Mike Parr will be remembered for his striking 1970s performances, but he is also an impressive printmaker.

Mike Parr’s Best Man (2006), left; The Sickness Unto Death (2010-15), right
Mike Parr’s Best Man (2006), left; The Sickness Unto Death (2010-15), right

Mike Parr has always been Australia’s most important performance artist, and although the high point of that art form was about 40 years ago, he has persisted in making new performance works. At the same time he has developed another metier as a printmaker and produced some of the most impressive graphic work of recent decades in Australia. The current retrospective is in fact curated by the National Gallery of Australia’s senior curator of prints and drawings, Roger Butler, a hint that these are the works for which he will ultimately be remembered.

Artists are remembered for two reasons: the enduring quality of their work, and the part they may have played in the historical narrative.
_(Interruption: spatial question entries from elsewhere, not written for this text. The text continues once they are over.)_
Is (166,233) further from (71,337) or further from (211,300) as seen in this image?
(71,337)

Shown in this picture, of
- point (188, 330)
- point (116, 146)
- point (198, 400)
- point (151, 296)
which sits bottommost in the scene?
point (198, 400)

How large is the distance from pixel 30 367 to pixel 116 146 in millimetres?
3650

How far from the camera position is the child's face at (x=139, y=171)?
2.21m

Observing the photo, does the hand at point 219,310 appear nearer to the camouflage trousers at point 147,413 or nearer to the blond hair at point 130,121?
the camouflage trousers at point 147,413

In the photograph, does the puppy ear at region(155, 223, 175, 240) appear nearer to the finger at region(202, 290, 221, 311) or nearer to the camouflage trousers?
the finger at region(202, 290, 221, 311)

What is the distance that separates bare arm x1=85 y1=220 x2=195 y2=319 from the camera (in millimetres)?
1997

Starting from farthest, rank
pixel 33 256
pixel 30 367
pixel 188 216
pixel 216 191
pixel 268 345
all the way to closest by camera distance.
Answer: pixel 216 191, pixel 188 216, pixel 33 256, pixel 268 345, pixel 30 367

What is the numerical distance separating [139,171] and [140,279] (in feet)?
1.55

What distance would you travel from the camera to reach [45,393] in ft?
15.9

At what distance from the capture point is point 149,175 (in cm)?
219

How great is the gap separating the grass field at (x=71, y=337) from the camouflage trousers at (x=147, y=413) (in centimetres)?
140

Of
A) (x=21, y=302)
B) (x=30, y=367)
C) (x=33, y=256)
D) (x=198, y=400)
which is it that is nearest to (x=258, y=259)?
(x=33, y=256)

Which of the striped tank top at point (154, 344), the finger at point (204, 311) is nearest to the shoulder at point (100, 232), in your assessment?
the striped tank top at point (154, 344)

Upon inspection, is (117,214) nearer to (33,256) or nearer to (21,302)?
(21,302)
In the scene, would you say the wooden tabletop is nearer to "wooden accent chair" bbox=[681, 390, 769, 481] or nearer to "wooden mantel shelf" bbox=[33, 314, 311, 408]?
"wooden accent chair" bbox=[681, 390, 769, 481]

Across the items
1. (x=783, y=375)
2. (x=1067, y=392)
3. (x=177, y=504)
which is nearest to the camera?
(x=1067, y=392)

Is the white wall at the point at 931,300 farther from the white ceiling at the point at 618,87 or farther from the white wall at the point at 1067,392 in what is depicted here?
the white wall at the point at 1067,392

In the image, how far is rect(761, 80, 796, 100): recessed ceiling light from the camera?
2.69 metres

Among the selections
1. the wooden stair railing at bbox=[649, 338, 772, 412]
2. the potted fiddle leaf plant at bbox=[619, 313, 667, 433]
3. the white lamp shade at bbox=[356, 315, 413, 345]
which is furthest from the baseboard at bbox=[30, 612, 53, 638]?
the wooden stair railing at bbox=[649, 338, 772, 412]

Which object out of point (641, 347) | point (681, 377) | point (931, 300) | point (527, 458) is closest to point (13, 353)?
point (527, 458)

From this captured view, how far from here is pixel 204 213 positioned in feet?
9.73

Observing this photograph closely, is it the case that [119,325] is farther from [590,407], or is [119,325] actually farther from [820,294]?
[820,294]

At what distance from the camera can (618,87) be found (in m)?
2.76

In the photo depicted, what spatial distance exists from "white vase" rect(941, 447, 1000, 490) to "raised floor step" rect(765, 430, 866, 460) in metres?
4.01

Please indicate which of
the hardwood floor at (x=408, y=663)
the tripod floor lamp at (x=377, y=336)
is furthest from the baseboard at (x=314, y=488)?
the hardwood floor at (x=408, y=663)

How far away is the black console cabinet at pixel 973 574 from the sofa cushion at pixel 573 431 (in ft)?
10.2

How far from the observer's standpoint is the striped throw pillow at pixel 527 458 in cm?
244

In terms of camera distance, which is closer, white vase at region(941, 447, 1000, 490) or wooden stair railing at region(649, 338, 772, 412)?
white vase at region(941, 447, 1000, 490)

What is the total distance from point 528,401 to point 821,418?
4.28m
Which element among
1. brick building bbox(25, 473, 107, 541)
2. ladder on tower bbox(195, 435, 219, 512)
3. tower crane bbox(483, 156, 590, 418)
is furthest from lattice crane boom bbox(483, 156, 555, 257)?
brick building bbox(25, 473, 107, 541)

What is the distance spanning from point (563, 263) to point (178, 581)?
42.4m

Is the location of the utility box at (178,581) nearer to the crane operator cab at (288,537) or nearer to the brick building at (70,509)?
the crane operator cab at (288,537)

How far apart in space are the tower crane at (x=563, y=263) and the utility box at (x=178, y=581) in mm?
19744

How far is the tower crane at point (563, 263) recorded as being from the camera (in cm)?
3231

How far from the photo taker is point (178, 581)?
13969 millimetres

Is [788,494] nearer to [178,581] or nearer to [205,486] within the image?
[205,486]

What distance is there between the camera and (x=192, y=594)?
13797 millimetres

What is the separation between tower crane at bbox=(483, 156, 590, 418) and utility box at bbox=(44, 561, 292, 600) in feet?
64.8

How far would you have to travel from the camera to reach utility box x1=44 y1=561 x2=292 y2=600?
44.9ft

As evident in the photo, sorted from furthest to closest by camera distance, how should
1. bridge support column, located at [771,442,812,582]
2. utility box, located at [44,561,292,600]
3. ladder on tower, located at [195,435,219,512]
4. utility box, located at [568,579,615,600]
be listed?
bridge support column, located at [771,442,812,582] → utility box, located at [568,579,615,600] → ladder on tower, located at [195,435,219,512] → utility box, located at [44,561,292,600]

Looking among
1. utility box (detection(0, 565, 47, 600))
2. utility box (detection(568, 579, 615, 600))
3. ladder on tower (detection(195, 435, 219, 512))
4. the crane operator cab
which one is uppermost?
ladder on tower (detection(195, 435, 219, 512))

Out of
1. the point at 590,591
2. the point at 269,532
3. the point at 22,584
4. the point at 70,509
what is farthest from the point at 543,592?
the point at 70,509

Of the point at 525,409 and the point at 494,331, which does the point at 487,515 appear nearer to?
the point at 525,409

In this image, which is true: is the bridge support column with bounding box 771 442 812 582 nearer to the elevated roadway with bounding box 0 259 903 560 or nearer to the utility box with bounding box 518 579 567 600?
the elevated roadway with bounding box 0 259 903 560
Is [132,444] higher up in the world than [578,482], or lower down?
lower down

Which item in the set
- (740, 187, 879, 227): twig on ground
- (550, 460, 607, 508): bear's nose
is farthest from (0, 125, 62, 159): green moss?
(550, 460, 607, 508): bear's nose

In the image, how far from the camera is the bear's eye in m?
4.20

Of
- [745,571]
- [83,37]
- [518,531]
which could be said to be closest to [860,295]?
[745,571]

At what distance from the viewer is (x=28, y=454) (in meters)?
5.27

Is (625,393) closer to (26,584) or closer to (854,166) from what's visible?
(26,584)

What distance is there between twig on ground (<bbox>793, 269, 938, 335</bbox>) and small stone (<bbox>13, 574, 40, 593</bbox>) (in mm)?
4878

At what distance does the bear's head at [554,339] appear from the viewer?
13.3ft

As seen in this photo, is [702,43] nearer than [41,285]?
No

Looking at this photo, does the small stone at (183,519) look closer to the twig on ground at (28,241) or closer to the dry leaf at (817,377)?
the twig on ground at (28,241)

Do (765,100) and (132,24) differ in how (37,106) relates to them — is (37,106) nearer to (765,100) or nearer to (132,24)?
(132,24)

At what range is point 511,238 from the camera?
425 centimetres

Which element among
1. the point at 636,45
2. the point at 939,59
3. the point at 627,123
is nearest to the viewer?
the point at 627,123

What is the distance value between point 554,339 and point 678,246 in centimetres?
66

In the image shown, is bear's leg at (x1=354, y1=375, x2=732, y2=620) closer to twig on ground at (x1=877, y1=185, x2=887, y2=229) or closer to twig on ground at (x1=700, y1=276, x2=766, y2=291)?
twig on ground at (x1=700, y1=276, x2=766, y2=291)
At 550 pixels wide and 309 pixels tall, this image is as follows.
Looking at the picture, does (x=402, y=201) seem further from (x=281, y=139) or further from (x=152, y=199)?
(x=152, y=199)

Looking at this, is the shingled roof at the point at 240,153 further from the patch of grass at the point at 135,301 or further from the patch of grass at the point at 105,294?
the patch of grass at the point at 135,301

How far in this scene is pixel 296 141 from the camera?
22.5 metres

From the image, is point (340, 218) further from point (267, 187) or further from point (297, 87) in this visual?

There are countless examples of artists remembered mainly because they were the first to do a certain thing, especially within a modernist historiography that privileged the criteria of innovation and novelty.

Thus Parr will always be in the history books for his striking performances of the early 1970s, even if these are now memories of another age. On the other hand, in engaging in an art form with a deep history and highly refined technical range such as printmaking, he is setting himself in the tradition of very great artists and making a claim to a more perennial significance.

The exhibition is very carefully staged to present an overall view of Parr and to imply a continuity and unity in his work. Chronological order is avoided, and yet the exhibition is preceded by two sections that remind us explicitly of the chronological dimension. The firs is an archive centre containing boxes of the artist’s papers, together with materials and objects pertaining to various performances.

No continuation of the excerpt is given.